Culprit lesion location and outcomes in patients with multivessel disease and infarct-related cardiogenic shock: a core laboratory analysis of the CULPRIT-SHOCK trial.

BACKGROUND: Critical culprit lesion locations (CCLL) such as left main (LM) and proximal left anterior descending (LAD) are associated with worse clinical outcome in myocardial infarction without cardiogenic shock (CS).

AIMS: We aimed to assess whether CCLL identify a subgroup of patients with poorer prognosis when presenting with CS.

METHODS: In the CULPRIT-SHOCK trial, a core laboratory reviewed all coronary angiograms to identify CCLL. A CCLL was defined as a culprit lesion with a >70% diameter stenosis of the LM, LM equivalent (>70% diameter stenosis of both proximal LAD and proximal circumflex), proximal LAD or last remaining vessel. We evaluated the primary study endpoint of the CULPRIT-SHOCK trial according to CCLL.
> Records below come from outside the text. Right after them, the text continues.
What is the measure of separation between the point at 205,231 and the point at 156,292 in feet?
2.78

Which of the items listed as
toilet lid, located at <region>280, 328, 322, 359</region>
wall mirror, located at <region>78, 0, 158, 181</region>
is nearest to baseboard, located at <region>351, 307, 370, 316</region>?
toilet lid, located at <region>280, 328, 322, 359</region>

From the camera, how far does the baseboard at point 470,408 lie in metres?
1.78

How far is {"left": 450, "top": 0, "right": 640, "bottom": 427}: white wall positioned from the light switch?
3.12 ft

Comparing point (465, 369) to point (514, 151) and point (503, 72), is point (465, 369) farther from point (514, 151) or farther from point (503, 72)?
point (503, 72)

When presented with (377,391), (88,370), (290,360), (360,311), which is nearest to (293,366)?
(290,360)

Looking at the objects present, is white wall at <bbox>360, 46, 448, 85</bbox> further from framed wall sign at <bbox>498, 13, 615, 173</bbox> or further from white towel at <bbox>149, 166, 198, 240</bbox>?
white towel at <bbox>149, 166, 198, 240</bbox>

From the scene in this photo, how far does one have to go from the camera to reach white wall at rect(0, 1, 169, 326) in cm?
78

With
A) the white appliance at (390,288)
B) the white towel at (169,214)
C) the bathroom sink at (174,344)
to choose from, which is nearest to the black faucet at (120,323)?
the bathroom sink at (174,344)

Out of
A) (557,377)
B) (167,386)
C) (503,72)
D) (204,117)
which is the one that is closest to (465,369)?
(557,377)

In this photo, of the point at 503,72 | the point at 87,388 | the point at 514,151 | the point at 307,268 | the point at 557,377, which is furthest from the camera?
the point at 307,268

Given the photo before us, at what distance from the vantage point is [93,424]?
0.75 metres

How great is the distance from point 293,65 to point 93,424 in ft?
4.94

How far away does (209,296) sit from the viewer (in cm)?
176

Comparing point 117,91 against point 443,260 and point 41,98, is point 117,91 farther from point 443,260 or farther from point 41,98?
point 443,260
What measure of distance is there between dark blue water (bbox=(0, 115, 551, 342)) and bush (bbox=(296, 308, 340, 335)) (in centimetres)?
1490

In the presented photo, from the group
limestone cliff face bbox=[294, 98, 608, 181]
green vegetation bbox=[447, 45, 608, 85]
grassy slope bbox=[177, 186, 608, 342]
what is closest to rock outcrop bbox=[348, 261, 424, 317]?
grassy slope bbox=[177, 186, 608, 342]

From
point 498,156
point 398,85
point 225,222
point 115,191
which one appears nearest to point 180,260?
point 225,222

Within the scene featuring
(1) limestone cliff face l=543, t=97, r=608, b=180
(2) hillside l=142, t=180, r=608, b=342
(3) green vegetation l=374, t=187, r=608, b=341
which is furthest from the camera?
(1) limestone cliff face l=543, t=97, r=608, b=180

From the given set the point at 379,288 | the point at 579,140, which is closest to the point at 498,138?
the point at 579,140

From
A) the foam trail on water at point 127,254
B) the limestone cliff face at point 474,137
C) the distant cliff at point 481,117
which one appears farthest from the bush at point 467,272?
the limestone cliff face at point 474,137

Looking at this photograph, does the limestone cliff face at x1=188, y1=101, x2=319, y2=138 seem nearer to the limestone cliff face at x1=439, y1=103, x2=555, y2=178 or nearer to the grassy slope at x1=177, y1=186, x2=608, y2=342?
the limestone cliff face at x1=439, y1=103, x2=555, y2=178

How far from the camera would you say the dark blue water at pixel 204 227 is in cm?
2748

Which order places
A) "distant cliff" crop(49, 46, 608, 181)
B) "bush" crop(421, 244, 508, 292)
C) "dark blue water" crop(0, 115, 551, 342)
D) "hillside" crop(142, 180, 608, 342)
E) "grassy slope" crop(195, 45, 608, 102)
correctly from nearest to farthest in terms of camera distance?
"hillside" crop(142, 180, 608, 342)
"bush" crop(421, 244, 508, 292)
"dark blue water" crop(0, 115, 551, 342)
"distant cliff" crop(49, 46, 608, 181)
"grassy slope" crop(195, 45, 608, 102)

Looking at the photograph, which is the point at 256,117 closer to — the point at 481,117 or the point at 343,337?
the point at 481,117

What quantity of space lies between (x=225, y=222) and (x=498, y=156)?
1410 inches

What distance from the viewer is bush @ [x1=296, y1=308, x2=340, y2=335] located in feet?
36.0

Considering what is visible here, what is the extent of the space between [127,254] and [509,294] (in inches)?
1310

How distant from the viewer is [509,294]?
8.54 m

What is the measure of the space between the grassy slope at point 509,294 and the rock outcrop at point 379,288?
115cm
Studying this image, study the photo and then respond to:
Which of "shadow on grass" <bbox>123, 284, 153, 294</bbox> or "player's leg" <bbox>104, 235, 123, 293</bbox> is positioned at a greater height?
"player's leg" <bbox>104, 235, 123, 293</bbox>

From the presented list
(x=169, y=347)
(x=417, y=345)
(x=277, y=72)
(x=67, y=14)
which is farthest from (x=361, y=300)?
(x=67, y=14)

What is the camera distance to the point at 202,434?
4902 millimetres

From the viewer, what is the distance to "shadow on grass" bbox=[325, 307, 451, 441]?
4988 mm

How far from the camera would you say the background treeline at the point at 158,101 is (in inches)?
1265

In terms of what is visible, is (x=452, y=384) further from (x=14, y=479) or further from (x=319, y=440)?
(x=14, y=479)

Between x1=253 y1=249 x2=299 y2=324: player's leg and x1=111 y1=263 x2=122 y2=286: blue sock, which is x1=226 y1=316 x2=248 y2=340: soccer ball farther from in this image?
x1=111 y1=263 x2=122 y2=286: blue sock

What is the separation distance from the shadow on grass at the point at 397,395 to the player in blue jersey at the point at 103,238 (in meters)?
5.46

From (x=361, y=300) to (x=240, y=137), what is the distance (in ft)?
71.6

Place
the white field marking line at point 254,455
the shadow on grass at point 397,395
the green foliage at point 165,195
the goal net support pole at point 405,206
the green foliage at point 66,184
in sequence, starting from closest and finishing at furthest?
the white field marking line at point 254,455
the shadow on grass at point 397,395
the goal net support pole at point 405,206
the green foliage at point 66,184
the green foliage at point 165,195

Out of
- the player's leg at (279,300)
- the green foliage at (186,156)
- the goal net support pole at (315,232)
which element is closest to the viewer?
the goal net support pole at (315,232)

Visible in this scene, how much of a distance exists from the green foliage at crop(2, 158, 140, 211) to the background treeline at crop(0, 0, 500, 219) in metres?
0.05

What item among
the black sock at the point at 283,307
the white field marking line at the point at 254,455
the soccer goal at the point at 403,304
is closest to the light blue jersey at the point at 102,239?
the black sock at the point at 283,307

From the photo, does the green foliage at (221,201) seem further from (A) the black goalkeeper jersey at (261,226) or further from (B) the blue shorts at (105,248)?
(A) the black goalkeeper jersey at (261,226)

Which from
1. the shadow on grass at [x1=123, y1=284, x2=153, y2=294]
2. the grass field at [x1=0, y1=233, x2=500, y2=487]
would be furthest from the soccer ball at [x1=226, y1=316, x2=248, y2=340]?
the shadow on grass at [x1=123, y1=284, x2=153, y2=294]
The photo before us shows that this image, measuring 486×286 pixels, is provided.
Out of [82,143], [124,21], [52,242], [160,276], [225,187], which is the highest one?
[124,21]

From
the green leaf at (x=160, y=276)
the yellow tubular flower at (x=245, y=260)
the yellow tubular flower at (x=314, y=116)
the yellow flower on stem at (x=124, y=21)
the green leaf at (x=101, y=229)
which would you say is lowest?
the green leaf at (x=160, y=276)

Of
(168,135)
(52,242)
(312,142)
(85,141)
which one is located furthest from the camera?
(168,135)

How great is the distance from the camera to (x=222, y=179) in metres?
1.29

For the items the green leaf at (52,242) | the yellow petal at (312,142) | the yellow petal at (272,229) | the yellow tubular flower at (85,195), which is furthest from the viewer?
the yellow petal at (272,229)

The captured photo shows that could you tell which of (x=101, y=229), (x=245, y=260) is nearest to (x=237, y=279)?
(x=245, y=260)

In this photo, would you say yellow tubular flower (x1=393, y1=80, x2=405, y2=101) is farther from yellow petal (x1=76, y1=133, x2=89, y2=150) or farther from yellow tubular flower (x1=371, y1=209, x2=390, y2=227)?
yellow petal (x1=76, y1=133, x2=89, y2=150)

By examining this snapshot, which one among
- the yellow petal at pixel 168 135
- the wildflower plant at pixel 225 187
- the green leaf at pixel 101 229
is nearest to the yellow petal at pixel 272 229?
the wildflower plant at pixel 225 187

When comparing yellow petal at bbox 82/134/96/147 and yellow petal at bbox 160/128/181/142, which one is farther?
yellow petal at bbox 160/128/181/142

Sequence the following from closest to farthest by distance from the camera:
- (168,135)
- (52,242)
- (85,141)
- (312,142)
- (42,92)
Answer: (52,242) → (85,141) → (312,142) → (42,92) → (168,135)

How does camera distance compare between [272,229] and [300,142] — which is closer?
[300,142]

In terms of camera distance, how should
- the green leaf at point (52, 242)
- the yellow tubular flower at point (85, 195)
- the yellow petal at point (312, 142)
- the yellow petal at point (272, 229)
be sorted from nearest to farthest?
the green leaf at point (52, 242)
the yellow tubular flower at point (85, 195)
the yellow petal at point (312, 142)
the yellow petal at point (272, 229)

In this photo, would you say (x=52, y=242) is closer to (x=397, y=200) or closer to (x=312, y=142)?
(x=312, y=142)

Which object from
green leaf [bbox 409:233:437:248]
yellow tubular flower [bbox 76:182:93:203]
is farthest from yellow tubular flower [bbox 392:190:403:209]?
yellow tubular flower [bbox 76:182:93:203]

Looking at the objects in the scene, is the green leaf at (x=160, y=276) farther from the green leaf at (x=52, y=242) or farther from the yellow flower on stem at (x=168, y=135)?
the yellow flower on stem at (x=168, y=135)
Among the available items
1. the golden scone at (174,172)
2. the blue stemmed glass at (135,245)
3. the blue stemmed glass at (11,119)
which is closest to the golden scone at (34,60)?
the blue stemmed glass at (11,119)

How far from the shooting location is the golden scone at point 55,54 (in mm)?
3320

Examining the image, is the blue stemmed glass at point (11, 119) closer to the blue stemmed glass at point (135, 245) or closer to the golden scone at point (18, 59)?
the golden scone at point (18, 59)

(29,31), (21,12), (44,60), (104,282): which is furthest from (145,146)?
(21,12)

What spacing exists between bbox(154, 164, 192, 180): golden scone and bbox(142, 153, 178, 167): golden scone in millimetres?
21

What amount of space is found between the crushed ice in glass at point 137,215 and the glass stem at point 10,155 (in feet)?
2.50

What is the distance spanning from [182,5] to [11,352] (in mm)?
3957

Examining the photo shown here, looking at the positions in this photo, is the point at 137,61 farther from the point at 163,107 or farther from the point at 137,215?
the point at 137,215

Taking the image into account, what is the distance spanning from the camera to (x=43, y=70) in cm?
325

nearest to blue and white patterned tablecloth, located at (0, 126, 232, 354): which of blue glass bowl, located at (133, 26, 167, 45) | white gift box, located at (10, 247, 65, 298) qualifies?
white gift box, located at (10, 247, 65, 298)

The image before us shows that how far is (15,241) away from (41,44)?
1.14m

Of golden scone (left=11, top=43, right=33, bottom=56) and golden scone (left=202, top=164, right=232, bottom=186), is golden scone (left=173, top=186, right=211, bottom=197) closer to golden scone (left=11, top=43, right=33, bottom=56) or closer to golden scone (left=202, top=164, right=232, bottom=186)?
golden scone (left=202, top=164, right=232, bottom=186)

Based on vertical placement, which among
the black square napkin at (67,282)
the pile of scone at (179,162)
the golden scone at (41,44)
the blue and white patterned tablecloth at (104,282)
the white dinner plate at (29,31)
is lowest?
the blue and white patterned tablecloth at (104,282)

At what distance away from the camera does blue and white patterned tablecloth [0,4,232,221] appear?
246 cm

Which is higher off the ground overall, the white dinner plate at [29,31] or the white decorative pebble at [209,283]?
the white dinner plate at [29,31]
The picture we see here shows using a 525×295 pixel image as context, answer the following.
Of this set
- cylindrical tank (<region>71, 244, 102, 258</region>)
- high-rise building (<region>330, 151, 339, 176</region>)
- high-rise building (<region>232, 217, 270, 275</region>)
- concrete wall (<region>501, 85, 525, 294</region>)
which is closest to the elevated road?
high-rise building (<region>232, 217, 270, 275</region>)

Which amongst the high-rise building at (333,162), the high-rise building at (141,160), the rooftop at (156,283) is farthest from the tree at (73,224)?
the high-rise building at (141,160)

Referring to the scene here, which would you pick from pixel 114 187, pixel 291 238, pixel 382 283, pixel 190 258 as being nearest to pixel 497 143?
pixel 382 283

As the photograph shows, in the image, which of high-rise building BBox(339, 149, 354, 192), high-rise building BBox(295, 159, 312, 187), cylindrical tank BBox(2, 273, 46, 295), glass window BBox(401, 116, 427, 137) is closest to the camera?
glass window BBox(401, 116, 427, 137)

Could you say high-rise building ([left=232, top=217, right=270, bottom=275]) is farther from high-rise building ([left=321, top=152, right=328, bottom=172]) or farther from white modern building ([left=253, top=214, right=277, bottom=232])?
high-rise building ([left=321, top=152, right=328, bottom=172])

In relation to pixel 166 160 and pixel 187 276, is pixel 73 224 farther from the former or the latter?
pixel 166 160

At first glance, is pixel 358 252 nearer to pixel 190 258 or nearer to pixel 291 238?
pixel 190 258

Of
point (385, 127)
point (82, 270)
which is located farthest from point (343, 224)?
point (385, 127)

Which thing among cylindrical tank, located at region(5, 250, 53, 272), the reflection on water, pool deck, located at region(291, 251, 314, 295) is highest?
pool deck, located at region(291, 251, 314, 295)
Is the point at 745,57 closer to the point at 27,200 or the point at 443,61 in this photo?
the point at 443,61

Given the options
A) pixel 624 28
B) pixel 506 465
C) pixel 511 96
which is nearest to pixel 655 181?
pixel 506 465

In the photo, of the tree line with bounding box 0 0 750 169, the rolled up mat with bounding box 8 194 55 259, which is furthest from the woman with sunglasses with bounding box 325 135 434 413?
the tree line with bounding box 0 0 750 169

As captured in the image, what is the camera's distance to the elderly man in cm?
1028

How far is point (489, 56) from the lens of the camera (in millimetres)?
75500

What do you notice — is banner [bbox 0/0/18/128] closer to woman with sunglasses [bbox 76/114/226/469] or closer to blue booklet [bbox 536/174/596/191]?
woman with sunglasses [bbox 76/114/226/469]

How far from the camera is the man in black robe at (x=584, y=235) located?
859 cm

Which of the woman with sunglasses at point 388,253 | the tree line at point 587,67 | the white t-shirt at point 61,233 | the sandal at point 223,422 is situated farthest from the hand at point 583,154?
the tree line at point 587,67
RESULTS: A total of 269 (43%) out of 626 patients eligible for this analysis had a CCLL. Death or renal replacement therapy within 30 days, death within 30 days and death within one year were significantly higher in the CCLL than in the non-CCLL group (58.4% vs 43.4%, p<0.001, 55.8% vs 39.5%, p<0.001, 61.0% vs 44.5%, p<0.001, respectively). This was consistent after adjustment for baseline and angiographic characteristics. No interaction with the randomisation group (culprit lesion-only or immediate multivessel PCI) was found.

CONCLUSIONS: CCLL is frequent in CS and independently associated with worse clinical outcomes irrespective of the revascularisation strategy.

TRIAL REGISTRATION: www.clinicaltrials.gov NCT01927549.